今回は坂本慎太郎さん(40)。「Bコミ」のハンドルネームでも活動。趣味はシングルモルトウイスキーの収集。

1999年~

坂本慎太郎さん 自分で体験したものしか信じない

小学生時代にファミリーコンピューターの株取引ゲームにはまり、この頃に信用取引の仕組みを知った。投資を始めたのは大学2年生の頃で、飲食店でアルバイトをしていたが、時間がもったいないと感じてアルバイトなどで稼いだ200万円を元手に株取引を始めた。

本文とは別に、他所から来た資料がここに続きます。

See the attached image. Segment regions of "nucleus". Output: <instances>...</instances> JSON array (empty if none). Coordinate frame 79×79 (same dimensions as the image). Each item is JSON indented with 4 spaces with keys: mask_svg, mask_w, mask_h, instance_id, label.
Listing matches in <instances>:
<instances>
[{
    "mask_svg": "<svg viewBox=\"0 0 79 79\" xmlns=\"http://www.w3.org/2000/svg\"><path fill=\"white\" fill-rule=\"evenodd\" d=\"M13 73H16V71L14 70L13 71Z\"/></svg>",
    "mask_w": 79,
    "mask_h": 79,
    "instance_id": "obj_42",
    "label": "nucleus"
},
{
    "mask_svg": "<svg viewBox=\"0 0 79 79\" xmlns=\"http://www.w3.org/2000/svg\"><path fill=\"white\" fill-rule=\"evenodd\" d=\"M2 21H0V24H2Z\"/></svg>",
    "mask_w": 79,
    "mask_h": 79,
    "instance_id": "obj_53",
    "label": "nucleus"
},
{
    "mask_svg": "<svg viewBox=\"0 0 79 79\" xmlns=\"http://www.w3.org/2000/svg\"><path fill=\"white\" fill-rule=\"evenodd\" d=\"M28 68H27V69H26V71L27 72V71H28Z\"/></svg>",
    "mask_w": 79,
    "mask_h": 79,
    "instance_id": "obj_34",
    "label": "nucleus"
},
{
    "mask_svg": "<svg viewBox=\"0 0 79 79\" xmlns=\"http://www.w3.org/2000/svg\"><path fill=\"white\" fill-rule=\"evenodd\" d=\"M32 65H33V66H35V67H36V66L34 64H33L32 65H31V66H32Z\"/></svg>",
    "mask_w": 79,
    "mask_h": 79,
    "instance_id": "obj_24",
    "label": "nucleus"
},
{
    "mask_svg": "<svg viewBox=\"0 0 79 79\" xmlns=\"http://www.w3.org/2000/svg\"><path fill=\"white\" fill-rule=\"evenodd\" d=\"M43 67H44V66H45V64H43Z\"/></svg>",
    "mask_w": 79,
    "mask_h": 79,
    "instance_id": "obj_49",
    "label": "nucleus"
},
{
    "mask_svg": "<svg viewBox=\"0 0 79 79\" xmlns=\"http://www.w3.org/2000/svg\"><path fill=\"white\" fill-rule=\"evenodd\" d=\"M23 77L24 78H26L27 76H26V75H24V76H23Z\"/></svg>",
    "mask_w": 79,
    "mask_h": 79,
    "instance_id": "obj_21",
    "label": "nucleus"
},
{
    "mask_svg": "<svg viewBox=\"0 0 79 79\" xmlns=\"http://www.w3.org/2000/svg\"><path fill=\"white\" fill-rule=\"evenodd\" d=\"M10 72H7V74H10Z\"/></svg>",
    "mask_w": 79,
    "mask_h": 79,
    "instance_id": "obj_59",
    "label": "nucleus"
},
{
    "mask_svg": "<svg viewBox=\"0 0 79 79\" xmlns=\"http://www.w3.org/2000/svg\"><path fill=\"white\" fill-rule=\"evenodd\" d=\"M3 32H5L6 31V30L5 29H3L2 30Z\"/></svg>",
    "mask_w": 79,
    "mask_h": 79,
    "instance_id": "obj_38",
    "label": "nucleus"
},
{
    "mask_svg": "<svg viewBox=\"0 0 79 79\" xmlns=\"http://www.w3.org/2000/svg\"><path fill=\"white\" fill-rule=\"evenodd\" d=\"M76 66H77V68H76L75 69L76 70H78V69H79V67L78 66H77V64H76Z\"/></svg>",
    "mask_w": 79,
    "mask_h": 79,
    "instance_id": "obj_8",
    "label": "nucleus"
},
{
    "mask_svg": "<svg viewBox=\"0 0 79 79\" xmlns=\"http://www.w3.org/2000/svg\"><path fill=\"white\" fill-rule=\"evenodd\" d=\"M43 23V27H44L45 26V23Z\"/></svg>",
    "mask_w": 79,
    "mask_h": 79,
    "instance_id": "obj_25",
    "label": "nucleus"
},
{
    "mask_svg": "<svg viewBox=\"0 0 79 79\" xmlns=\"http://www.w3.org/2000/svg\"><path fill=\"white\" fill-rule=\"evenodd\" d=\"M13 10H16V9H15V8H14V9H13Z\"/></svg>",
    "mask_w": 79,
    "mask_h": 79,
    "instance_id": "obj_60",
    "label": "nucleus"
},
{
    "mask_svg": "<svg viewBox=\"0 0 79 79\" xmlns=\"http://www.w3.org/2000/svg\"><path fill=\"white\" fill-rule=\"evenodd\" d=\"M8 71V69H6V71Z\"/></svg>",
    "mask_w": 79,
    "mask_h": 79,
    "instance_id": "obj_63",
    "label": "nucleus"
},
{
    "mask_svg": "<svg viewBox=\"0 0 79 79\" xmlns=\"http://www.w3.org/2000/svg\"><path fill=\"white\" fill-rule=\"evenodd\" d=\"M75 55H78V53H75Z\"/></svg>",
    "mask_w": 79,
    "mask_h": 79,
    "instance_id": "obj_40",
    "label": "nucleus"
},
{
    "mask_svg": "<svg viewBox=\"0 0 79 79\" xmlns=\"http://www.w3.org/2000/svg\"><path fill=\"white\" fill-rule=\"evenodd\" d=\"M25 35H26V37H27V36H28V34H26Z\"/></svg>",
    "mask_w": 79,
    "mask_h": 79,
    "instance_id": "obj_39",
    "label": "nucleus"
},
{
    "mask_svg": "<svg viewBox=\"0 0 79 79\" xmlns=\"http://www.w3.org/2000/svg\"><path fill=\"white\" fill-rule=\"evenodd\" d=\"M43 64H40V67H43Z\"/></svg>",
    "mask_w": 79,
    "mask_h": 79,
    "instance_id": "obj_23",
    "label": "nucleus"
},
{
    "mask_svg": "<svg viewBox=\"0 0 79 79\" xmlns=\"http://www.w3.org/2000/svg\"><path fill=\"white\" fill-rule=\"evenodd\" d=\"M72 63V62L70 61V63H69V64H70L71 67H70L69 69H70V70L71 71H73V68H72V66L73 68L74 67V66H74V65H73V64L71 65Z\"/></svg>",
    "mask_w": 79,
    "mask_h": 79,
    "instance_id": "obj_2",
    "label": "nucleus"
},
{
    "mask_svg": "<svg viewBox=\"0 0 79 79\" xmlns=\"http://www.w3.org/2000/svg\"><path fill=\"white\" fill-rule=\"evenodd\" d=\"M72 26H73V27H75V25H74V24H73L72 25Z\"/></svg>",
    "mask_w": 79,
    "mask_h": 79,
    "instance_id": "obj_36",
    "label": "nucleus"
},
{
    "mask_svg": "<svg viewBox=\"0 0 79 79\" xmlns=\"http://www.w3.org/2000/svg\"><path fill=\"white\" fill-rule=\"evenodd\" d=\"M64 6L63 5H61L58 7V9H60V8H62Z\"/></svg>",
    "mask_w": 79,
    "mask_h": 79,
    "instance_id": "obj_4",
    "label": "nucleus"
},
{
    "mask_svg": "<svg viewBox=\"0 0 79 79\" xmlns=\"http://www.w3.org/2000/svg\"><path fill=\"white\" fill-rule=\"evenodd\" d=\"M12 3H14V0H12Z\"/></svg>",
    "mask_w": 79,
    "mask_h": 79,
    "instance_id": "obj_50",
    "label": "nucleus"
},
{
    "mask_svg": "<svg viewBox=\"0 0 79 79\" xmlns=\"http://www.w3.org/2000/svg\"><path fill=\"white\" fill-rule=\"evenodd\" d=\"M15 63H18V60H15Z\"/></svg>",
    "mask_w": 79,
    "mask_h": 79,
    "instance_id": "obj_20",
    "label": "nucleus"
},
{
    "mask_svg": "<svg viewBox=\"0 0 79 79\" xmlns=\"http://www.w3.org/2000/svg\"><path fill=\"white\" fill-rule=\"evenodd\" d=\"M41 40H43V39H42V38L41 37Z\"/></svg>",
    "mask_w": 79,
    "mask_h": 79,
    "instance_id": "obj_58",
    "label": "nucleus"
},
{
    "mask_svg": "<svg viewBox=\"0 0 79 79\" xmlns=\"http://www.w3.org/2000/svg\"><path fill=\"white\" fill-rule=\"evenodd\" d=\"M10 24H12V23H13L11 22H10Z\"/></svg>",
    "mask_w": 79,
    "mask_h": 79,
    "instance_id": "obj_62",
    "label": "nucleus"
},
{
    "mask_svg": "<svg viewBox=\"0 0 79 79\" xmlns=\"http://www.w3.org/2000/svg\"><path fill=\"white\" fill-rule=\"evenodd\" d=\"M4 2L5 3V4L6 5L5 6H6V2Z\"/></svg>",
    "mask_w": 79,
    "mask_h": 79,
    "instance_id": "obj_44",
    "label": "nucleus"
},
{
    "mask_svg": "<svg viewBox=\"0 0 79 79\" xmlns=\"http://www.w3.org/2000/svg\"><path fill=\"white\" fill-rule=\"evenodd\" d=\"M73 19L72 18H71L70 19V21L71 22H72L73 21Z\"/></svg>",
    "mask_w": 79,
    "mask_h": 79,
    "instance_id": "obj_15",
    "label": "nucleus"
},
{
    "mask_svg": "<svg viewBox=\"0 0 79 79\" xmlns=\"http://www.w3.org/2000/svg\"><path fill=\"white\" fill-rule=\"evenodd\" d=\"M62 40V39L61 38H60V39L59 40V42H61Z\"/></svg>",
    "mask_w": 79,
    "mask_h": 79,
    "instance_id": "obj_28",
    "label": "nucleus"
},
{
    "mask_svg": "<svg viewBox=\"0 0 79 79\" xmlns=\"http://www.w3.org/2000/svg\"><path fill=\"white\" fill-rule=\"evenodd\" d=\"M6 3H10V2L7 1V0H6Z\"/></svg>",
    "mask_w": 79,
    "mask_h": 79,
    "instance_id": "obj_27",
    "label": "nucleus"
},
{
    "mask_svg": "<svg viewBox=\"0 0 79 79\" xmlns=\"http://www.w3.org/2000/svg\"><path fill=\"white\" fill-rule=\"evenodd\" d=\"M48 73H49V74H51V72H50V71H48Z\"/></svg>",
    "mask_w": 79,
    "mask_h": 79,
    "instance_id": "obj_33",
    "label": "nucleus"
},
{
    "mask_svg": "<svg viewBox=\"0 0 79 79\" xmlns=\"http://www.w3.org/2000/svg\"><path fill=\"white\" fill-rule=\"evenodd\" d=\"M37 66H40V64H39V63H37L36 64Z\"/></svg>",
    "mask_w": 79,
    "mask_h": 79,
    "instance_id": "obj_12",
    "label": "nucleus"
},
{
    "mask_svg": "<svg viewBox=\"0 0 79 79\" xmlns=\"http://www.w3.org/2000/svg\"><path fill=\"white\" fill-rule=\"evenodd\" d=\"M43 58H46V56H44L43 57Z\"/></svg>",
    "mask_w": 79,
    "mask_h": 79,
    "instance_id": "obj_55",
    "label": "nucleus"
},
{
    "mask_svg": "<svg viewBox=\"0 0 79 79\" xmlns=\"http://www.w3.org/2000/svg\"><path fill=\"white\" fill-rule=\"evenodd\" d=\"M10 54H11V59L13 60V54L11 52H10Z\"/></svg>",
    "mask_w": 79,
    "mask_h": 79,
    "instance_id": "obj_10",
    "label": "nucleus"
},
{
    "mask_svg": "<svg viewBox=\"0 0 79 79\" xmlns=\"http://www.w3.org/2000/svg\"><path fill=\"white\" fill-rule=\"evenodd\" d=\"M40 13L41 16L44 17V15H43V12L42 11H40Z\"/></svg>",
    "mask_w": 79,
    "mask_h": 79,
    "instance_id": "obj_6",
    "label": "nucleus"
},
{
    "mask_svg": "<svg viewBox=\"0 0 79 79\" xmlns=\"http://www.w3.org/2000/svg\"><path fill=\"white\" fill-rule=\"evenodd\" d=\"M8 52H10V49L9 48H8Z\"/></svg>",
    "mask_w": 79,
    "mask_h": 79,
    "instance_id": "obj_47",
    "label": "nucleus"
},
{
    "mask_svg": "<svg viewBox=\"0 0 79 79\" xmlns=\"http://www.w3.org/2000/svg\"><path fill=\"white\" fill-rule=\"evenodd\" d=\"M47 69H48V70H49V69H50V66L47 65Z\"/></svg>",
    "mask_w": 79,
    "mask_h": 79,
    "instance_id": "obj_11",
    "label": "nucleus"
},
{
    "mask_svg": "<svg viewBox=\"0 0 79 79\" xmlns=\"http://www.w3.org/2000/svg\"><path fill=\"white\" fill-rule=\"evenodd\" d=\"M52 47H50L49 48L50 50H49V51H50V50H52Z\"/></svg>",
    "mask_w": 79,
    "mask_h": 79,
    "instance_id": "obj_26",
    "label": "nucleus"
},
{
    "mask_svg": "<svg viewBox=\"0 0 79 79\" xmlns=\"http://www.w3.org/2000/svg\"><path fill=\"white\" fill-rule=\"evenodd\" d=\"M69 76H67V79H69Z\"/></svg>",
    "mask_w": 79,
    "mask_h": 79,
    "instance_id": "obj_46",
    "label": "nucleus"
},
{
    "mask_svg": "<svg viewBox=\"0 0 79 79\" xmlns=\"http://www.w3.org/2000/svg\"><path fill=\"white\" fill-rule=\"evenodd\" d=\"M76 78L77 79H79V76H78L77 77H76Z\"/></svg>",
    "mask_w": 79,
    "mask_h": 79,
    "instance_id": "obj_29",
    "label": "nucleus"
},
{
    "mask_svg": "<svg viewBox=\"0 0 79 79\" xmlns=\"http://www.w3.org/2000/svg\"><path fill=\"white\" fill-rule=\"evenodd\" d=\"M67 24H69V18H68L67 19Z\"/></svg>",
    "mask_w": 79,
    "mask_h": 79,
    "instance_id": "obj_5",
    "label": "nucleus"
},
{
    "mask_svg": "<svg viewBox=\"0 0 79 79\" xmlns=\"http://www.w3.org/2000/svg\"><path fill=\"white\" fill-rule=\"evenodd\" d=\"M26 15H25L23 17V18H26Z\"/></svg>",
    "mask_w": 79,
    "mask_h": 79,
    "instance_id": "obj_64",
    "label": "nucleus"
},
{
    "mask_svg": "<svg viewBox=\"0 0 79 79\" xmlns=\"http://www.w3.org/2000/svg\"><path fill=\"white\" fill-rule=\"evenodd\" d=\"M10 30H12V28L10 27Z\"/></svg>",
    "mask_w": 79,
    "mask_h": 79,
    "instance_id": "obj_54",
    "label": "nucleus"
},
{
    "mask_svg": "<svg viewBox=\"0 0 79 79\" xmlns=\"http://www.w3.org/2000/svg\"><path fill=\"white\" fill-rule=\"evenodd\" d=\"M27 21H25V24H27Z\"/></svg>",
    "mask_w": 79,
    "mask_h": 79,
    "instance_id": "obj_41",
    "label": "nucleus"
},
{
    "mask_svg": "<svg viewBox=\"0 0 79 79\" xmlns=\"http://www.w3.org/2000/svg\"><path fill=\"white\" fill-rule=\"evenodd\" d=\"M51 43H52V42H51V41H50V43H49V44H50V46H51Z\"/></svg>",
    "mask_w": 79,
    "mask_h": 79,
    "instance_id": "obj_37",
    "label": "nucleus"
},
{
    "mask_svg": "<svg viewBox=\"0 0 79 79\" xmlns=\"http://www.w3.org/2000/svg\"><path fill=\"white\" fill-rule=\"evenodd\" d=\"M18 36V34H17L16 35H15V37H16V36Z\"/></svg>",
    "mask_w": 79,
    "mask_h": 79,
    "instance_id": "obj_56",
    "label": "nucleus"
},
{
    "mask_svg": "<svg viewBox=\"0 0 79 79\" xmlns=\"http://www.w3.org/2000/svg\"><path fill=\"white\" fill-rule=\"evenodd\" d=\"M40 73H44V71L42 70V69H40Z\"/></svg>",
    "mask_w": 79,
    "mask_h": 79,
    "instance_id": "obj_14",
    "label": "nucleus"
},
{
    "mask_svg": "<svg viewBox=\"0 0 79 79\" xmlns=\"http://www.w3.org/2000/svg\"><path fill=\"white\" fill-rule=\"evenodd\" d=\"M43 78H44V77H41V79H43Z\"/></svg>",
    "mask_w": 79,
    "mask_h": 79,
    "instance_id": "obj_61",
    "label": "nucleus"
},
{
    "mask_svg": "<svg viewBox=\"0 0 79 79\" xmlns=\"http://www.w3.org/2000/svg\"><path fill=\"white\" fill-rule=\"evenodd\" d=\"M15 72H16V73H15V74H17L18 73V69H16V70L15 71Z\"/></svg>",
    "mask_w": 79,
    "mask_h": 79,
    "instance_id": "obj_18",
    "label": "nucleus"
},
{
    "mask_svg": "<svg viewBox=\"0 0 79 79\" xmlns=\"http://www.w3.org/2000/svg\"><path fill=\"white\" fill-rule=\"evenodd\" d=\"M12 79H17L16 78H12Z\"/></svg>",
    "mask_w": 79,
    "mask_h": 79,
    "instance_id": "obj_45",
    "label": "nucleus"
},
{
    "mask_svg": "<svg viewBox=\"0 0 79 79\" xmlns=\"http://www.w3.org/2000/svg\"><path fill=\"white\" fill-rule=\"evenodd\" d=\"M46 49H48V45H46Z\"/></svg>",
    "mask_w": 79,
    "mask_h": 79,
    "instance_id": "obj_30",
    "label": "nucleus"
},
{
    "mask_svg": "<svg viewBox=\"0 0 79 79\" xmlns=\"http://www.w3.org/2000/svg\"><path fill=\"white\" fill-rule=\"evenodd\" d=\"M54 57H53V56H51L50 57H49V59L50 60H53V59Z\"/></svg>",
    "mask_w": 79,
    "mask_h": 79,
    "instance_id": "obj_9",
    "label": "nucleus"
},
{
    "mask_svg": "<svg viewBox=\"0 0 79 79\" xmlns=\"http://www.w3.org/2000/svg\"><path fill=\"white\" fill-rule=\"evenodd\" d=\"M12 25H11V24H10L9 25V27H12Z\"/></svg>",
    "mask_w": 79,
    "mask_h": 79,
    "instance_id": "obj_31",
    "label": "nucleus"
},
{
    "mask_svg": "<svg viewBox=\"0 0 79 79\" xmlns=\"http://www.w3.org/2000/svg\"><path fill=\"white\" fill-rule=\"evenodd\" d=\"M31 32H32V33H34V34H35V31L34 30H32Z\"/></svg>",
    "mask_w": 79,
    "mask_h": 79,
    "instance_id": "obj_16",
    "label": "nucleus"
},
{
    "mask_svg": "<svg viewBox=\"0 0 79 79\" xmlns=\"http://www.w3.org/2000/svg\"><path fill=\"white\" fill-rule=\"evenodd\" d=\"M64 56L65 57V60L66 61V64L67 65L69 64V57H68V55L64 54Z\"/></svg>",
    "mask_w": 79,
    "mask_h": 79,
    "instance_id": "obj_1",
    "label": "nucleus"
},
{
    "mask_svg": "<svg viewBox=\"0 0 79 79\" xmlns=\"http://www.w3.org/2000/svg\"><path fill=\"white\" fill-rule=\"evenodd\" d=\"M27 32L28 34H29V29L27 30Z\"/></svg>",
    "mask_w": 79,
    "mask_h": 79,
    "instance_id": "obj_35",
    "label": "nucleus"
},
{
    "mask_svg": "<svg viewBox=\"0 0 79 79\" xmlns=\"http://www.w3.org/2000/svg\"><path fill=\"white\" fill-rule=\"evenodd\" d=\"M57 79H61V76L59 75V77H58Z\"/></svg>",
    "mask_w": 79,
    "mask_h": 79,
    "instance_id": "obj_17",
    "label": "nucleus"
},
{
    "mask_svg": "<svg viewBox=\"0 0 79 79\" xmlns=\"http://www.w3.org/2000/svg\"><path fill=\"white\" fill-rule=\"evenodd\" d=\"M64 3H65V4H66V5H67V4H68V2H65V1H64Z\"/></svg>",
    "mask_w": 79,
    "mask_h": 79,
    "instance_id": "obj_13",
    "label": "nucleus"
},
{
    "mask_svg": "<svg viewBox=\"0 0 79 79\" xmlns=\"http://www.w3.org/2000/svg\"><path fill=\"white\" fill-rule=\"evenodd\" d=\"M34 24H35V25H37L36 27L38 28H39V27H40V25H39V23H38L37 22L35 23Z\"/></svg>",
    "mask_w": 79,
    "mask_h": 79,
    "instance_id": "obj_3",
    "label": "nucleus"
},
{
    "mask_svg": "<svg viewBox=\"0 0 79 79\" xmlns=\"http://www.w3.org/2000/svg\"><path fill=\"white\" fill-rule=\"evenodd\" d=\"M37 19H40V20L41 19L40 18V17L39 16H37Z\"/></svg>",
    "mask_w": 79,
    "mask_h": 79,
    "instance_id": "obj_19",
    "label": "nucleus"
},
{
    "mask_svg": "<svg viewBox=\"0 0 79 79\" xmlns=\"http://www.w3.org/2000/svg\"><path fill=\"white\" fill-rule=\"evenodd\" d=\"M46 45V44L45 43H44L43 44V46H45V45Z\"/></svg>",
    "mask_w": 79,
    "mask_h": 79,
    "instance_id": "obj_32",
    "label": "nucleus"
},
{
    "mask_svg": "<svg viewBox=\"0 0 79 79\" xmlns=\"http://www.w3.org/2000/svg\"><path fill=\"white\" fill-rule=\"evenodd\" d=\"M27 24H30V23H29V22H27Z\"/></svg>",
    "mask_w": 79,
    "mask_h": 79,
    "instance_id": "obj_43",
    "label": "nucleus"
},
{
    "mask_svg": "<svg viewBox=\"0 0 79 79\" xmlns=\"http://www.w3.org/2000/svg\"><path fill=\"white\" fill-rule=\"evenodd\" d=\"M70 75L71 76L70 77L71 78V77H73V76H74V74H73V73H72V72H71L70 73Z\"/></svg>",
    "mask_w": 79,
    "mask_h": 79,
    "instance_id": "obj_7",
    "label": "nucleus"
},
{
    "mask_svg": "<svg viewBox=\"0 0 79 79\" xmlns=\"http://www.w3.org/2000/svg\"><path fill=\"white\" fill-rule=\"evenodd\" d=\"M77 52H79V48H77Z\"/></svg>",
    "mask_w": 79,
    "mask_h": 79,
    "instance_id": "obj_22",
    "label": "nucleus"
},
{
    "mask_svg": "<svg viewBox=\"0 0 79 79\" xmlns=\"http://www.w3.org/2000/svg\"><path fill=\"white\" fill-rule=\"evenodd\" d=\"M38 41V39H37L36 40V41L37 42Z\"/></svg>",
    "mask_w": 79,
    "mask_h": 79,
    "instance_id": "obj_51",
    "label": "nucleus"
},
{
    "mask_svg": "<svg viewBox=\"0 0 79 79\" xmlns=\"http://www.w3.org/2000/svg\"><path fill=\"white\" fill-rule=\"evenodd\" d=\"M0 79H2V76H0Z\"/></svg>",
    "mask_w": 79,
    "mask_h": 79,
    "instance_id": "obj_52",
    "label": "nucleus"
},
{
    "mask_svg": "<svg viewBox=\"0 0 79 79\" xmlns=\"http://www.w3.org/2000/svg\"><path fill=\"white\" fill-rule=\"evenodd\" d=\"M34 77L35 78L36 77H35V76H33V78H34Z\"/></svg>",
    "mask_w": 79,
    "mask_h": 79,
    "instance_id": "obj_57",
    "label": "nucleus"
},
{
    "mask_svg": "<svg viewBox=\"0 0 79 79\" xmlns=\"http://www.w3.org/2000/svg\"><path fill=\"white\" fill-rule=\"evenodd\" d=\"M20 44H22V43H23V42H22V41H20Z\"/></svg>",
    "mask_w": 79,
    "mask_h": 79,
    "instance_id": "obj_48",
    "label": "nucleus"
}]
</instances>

主に投資したのは低位株や投機色の強い仕手株などだった。電通国際情報サービス(4812)は電通(現電通グループ=4324)と米ゼネラル・エレクトリック(GE)の資本提携解消で売られ、安かったので購入したがその後株価は3~4倍になって利益が出た。一方でファンダメンタルズを見ていなかったので、損したときの損失も大きかった。大学時代で結局2~3倍の利益を稼いだ。

2002年~

赤木屋証券(現赤木屋ホールディングス)でディーラーとして働き始める。ここで短期売買の仕組みを学び、損失への意識も高くなった。太陽誘電(6976)などボラティリティーの高い銘柄も購入。需給やイベント投資で稼ぎ、給与が歩合制だったので1億円以上を稼いだ。

08年~

かんぽ生命保険(7181)に転職。これまで株式投資ばかりだったが、債券運用の担当になった。債券と株式は運用方法も全く異なり、ポートフォリオ理論を学んだ。欧州債務危機で利回りが上がっていたスペイン債やイタリア債も購入。太陽光発電も固定価格買い取り制度の導入直後から投資。外国為替証拠金取引(FX)や不動産投資などポートフォリオを広げていった。

15年~

個人投資家向けに投資を指南するこころトレード研究所を開設。現在のポートフォリオは不動産が40%、債券が30%、太陽光が20%、株式が10%。資産は約1億5000万円で、安定した利子収入を目指し株式取引は縮小。最近はクラウドファンディングにも注目している。